(François), Frans componist (Parijs 17 Juni 1818-18 Oct. 1893), studeerde aan het conservatorium te Parijs, o.m. bij Halévy en Lesueur, verwierf de prix de Rome in 1839 met een cantate Fernand, hospiteerde gedurende zijn verblijf te Rome in een priesterseminarium, stond op het punt in de geestelijke stand te treden, doch besloot na de kennismaking met muziek van Schumann en Berlioz toch tot een componistenloopbaan. Met kerkelijke composities baarde hij aanvankelijk veel opzien, minder gelukkig was hij met een reeks opera’s, tot hij in 1859 met Marguerite, bewerkt naar Goethe’s „Faust”, een meesterworp deed, die hij met geen van zijn volgende opera’s wist te overtreffen of te evenaren.

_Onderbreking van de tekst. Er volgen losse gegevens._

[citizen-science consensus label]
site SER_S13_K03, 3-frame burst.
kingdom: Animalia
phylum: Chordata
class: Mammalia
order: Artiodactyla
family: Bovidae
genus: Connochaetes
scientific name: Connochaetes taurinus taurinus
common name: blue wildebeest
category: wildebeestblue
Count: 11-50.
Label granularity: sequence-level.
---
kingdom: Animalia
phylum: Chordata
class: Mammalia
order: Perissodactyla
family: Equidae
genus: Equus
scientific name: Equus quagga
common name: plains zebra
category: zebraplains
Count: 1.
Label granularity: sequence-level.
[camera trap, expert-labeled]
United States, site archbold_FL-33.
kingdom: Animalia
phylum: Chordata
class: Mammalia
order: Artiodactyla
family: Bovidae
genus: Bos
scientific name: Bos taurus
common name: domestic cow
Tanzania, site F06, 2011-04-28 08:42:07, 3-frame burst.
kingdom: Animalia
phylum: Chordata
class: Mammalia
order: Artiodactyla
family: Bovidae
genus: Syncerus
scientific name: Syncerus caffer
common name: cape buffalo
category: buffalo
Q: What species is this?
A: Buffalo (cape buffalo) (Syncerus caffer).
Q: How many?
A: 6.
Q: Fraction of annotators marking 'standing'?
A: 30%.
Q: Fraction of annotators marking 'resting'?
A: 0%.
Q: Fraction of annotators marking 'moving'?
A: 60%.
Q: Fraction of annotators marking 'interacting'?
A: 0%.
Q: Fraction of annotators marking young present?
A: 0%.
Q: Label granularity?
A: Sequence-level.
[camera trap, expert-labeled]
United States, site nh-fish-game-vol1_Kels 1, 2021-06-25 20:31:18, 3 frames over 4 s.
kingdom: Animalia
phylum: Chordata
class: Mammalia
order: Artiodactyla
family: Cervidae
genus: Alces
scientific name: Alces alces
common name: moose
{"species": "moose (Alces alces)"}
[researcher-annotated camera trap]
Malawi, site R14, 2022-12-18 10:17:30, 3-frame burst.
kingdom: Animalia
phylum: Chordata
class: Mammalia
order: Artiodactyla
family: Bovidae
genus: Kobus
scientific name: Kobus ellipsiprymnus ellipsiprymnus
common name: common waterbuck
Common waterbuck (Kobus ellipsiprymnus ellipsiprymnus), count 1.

Werken: Gounod schreef o.m. 12 opera’s, o.m. Le Médecin malgré lui, Marguerite, La Reine de Saba, Mireille en Roméo et Juliette; toneelmuziek; 3 oratoria, o.m. La Rédemption en Mors et Vita; 9 missen, 3 requiems en kleinere kerkelijke werken,cantates en 3 symphonieën.
Lit.: Gh. Gounod, Mémoires d’un artiste (1896); J. G. Prud’homme et A.
Dandelot, Gounod (2 dln, 1911); A. Soubrès et H. de Curzon, Documents inédits sur le Faust de G. (Paris 1912); P. L. Hillemacher, G. (1914).